You’ll want to check your plants regularly to ensure they are attaching and growing properly. You may have to encourage them by weaving the plants through the trellis holes and securing them with twist ties for optimal vertical growth.
The perks of growing native plants
Growing your native plants can provide food and shelter for surrounding wildlife and support pollinators. Flower Power Garden, a garden center, shares, “In recent years, the importance of growing plants native to your region has become more widely known. Here in the Northeast, Coral Honeysuckle (Lonicera Sempervirens), Virginia Virgin’s-bower (Clematis Virginiana), and Virginia Creeper (Parthenocissus quinquefolia) are all gorgeous native vines you can trellis to support pollinators and birds.”
Research what plants are native to you. Growing native plants can also lower maintenance, produce beautiful flowers, and attract various birds, butterflies, and other wildlife by providing diverse habitats and food sources.
Think about design and decor when setting up your trellis
The garden design and fine gardening expert Taproot shares tips for selecting a trellis, “A trellis can be as simple or complex as you like. Large diameter lumber creates a craftsman look, while metal posts lean more towards a modern aesthetic. For heavier plants, consider grid-wire and metal or oversized posts. If possible, leave room behind the trellis or vine to allow for seasonal maintenance.”
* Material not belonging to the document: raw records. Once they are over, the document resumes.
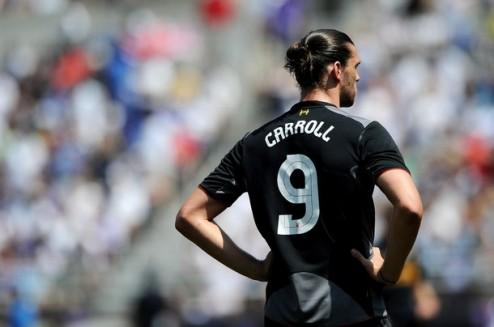 Ливерпуль не отпустит Кэрролла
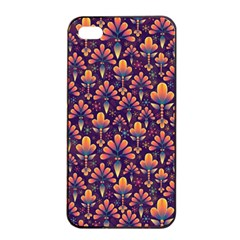 Abstract Background Floral Pattern Apple iPhone 4/4s Seamless Case (Black)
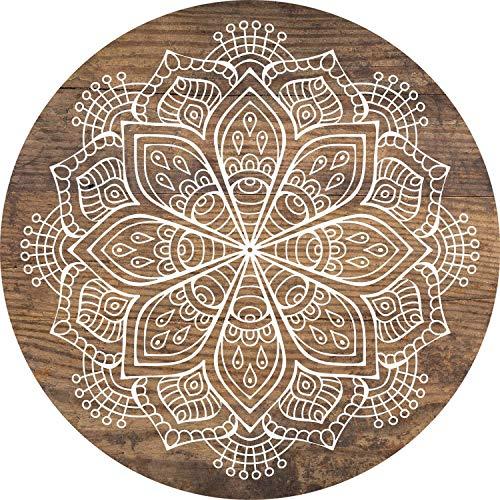 Cuadros Lifestyle 2D-Wandobjekt aus Holz | Mandala | Zeichen | Floral | Wandteller | Holzbild | Shabby-Look | Landhaus | Vintage | Holzobjekt | Deko | Holzdruck | Geschenk, Größe:ca. 30x30cm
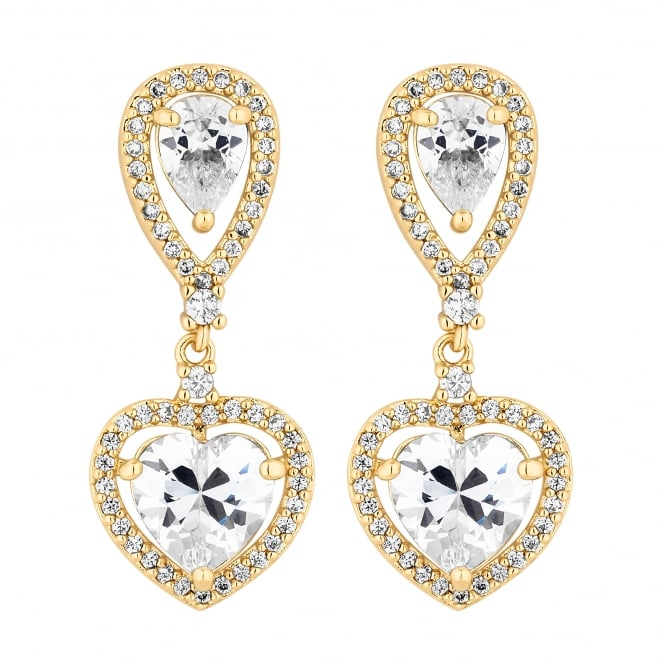 Gold Plated Heart Halo Drop Earring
Full-service landscape and design company Gotham Garden Design shares some decorative flowers you can add to your trellis.“Three of the best plants are the Mandevilla Sun Parasol series which comes in red, pink, and white, you also might find yellow and apricot. It can grow up to 10′ feet in one season and requires very little maintenance. The woody framework gives it more stability without needing constant training and support – this is about the closest to a “set and forget” tropical. The second series of plants/vines would be Passiflora. They are very exotic looking but easy to grow, appearing almost alien in design. For a perennial vine, there are several clematis cultivars. They are also large flowering, some up to 4″ across, and come in various colors. In most parts of the US, they are perennial. Although woody-stemmed, they are not aggressive. I often like to grow them with climbing roses. They can grow together without competing, and they are supported by the rose, which flowers for a shorter period of time – this keeps the show going and acts as a natural trellis.”
Your garden will thank you
Adding a trellis to your yard can create smooth transitions from one outdoor space to the next, provide additional privacy, and act as a background or support for climbing plants. Set the scene for your visitors with a wooden trellis seating area, a decorative arched trellis gate, or a backyard three threads trellis room. Add other structures like a gazebo or a latticework pergola for a thriving garden space you can also relax in.